*WHAT YOU SHOULD DO*. Every record that follows must be duplicated exactly, with images left out.

(Records from a dataset)
———

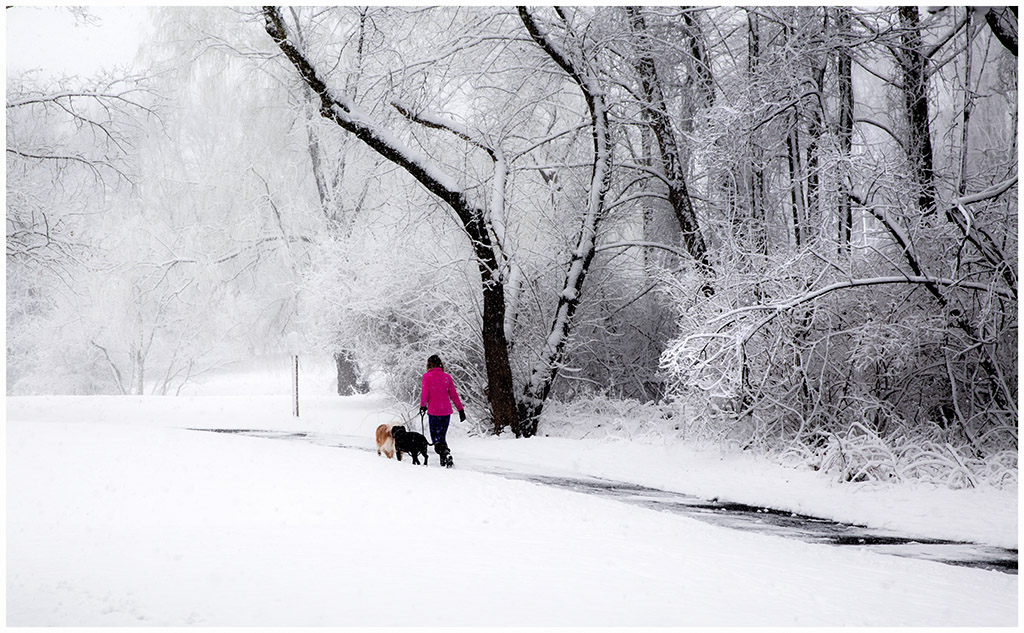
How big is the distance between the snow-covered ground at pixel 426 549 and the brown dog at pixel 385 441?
0.58 m

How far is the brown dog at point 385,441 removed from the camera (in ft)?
35.6

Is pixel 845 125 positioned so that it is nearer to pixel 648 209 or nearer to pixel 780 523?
pixel 648 209

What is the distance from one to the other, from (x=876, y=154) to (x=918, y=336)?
2639 millimetres

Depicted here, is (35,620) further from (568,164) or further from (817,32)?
(568,164)

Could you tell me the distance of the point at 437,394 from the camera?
1055cm

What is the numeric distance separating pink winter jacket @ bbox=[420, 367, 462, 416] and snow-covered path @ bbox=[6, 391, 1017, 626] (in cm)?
123

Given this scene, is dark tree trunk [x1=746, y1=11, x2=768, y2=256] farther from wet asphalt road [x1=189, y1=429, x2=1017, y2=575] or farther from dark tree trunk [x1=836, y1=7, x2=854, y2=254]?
wet asphalt road [x1=189, y1=429, x2=1017, y2=575]

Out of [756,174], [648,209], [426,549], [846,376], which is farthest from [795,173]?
[426,549]

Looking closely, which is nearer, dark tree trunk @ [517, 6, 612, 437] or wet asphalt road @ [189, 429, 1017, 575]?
wet asphalt road @ [189, 429, 1017, 575]

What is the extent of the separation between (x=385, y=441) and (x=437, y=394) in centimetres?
114

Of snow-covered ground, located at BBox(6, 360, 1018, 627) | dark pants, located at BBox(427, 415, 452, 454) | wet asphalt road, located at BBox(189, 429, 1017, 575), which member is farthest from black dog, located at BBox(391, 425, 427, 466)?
wet asphalt road, located at BBox(189, 429, 1017, 575)

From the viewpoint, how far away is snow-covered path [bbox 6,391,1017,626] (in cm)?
452

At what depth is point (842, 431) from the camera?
10.8 m

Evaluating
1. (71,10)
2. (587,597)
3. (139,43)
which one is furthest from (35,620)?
(139,43)
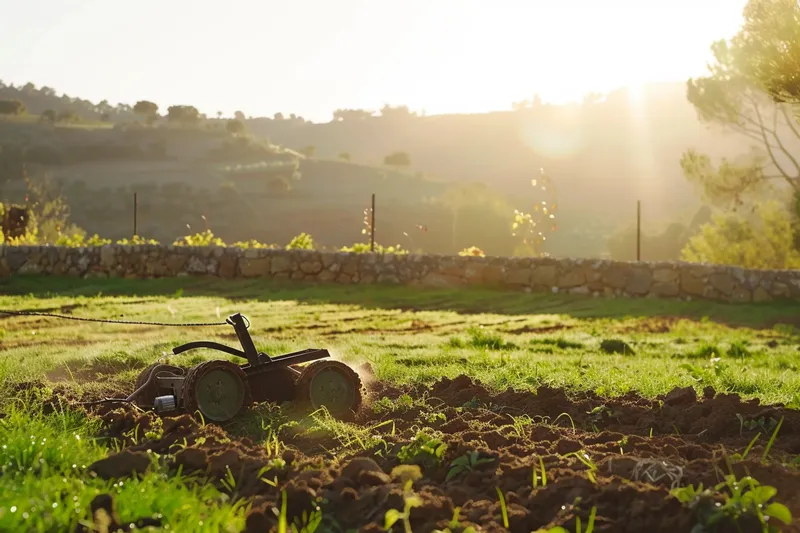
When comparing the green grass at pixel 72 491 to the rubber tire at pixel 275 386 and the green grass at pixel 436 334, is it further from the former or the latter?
the green grass at pixel 436 334

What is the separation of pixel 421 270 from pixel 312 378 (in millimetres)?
12386

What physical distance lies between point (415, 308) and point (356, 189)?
2013 inches

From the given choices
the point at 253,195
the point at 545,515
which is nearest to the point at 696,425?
the point at 545,515

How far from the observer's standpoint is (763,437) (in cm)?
432

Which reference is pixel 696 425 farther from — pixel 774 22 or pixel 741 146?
pixel 741 146

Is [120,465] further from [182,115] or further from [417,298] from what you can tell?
[182,115]

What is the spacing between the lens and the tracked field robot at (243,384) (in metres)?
4.81

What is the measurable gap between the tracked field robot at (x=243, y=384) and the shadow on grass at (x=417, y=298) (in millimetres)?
8700

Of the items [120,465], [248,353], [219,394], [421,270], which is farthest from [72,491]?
[421,270]

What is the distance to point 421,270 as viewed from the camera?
17.5 meters

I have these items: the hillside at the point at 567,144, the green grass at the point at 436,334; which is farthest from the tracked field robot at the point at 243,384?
the hillside at the point at 567,144

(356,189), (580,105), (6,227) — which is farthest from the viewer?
(580,105)

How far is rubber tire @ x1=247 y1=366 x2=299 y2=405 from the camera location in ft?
17.1

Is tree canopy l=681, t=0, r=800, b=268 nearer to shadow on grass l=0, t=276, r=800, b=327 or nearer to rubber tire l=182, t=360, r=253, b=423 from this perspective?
shadow on grass l=0, t=276, r=800, b=327
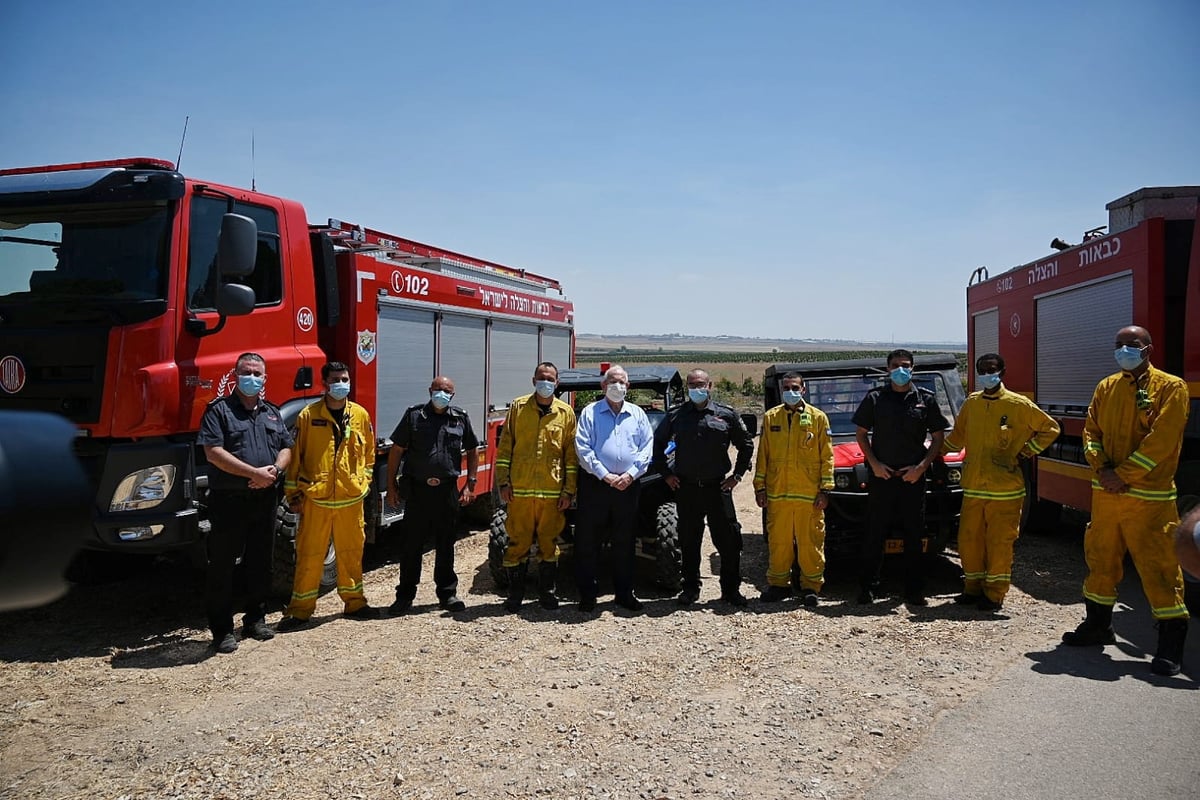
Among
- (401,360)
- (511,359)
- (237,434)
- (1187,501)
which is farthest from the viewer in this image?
(511,359)

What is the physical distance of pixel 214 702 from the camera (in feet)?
14.8

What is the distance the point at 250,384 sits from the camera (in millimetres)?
5383

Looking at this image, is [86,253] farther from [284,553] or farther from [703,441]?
[703,441]

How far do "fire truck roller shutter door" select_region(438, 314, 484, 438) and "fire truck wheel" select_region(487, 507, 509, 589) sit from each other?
1949 millimetres

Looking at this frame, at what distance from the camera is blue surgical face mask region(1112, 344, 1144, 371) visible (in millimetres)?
5199

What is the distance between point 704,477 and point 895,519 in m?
1.55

———

*EXERCISE ANSWER*.
How big is the distance between the snow-covered ground at pixel 426 549 and the brown dog at pixel 385 441?
0.58 m

How far is the brown dog at point 385,441 removed from the camera (in ft)?
35.6

Is pixel 845 125 positioned so that it is nearer to pixel 648 209 or nearer to pixel 780 523?
pixel 648 209

What is the distance from one to the other, from (x=876, y=154) to (x=918, y=336)?
2639 millimetres

Depicted here, is (35,620) further from (568,164) or further from (817,32)?
(568,164)

Could you tell me the distance of the point at 437,394 from the camera?
1055cm

What is the numeric distance separating pink winter jacket @ bbox=[420, 367, 462, 416] and snow-covered path @ bbox=[6, 391, 1017, 626] (in cm)?
123

Given this scene, is dark tree trunk [x1=746, y1=11, x2=768, y2=256] farther from wet asphalt road [x1=189, y1=429, x2=1017, y2=575] or farther from dark tree trunk [x1=836, y1=7, x2=854, y2=254]?
wet asphalt road [x1=189, y1=429, x2=1017, y2=575]

Out of [756,174], [648,209], [426,549], [846,376], which is farthest from [795,173]?
[426,549]

Looking closely, which is nearer, dark tree trunk @ [517, 6, 612, 437] or wet asphalt road @ [189, 429, 1017, 575]?
wet asphalt road @ [189, 429, 1017, 575]

What is the extent of the separation between (x=385, y=441) and (x=437, y=394) in centimetres?
114

Of snow-covered ground, located at BBox(6, 360, 1018, 627) | dark pants, located at BBox(427, 415, 452, 454) | wet asphalt road, located at BBox(189, 429, 1017, 575), which member is farthest from black dog, located at BBox(391, 425, 427, 466)?
wet asphalt road, located at BBox(189, 429, 1017, 575)

From the viewpoint, how far away is snow-covered path [bbox 6,391,1017,626] (in cm)?
452

At what depth is point (842, 431) from the camera?
10.8 m

Evaluating
1. (71,10)
2. (587,597)
3. (139,43)
which one is furthest from (35,620)?
(139,43)
When comparing the green grass at pixel 72 491 to the rubber tire at pixel 275 386 and the green grass at pixel 436 334, is it further from the former or the latter?
the green grass at pixel 436 334

What is the separation of pixel 421 270 from pixel 312 378 (in millimetres)?
12386

What physical distance lies between point (415, 308) and point (356, 189)?
2013 inches

From the given choices
the point at 253,195
the point at 545,515
which is nearest to the point at 696,425?
the point at 545,515

How far from the observer's standpoint is (763,437) (in cm)?
432

Which reference is pixel 696 425 farther from — pixel 774 22 or pixel 741 146?
pixel 741 146

Is [120,465] further from [182,115] or further from [417,298] from what you can tell?
[182,115]

What is the spacing between the lens and the tracked field robot at (243,384) (in metres)?
4.81

What is the measurable gap between the tracked field robot at (x=243, y=384) and the shadow on grass at (x=417, y=298) (in millimetres)?
8700

Of the items [120,465], [248,353], [219,394], [421,270], which is farthest from [72,491]?
[421,270]

What is the distance to point 421,270 as viewed from the camera?
17.5 meters

I have these items: the hillside at the point at 567,144, the green grass at the point at 436,334; which is farthest from the tracked field robot at the point at 243,384?
the hillside at the point at 567,144

(356,189), (580,105), (6,227) — which is farthest from the viewer?
(580,105)

How far is rubber tire @ x1=247 y1=366 x2=299 y2=405 from the camera location in ft?
17.1

Is tree canopy l=681, t=0, r=800, b=268 nearer to shadow on grass l=0, t=276, r=800, b=327 or nearer to rubber tire l=182, t=360, r=253, b=423 from this perspective?
shadow on grass l=0, t=276, r=800, b=327
Among
- (401,360)
- (511,359)
- (237,434)
- (1187,501)
which is farthest from the viewer in this image?
(511,359)

What is the physical distance of pixel 214 702 from the camera (in feet)?
14.8

What is the distance the point at 250,384 sits from the camera (in millimetres)?
5383

Looking at this image, is [86,253] farther from [284,553] or farther from [703,441]?
[703,441]

How far do "fire truck roller shutter door" select_region(438, 314, 484, 438) and "fire truck wheel" select_region(487, 507, 509, 589) sit from each other?
1949 millimetres

Looking at this frame, at what distance from the camera is blue surgical face mask region(1112, 344, 1144, 371) visible (in millimetres)?
5199

What is the distance between point 704,477 and point 895,519 in m?
1.55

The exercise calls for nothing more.